Useful TIPS


Grafted or ungrafted ?

Many of the plants in the Grevillea Park are grafted. This is largely because many will only grow in our conditions if they are grafted onto a more hardy rootstock. Many of the brilliant plants from Western Australia and the Northern Territory simply would not survive on their own roots. So if you want  to grow some of these plants buy a grafted plant - it will be well worth the extra cost.

There are some plants that are almost impossible  to strike from cuttings and so this is another group of plants that are grafted. Grevillea Goliath and Grevillea Parakeet Pink are 2 examples of plants in the park that are grafted for this reason.

Another reason to graft is to create sensational standards. These plants can be seen around the park. More often than not a ground cover is grafted on a plant (Grevillea robusta) about 1.5-2 metres tall. The groundcover weeps down to the ground displaying its flowers and foliage in totally a different way.

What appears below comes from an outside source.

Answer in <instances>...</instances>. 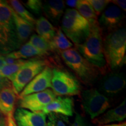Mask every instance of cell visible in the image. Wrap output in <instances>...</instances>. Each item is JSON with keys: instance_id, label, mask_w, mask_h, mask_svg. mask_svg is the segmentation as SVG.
<instances>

However, most plants that we sell at the park, including the large tropical grevilleas such as Grevillea Bulli Beauty, Grevillea Kiama, and Grevillea Firesprite do not need to be grafted. If unsure just ask for advice!


Planting Out

A little care taken when planting out can help ensure the survival of your precious plants. When we plant at the park we take the following step;

  • dig a hole about twice as wide a little deeper than the pot
  • fill the hole with water and wait for it to drain away
  • add water crystals to the bottom of the hole
  • add a slow release native plant food such as Osmocote to the hole/soil to be used for backfilling
  • when planted the plant should be no deeper that the top of the soil level
  • mulch around the plant but leave a dish around the perimeter to collect water
  • water in the warmer months for the first 6 months

NB. If your soil is poorly drained you might consider planting above the soil level and building up the soil around the plant. Until the plant is established you may need to water a little more often in hot weather

If you have a wet site you might also use grevilleas that have been grafted onto Grevillea robusta as this is much more tolerate of these conditions.



Deciding when to prune your Grevilleas can be  problematic at times because many are always in flower.

The large tropical flowered Grevilleas are usually cultivars and  can be pruned harder than most species plants. The best time to prune these is after their main flowering flush in Spring. You can safely take a third of the growth from the plants. Plants that have over a half of the growth removed also usually respond well. The message here is that you should prune the plants to the size you want. Pruning should result in a more lush plant and good flowering.

However if you wish to keep these tropical Grevilleas in flower all year you can dead head flowers and judiciously  prune wayward branches as you see them.

Species have specific flowering periods and it's best to give them just a light prune after flowering. Some will take occasional heavier pruning but it's always seek advice before being too heavy handed.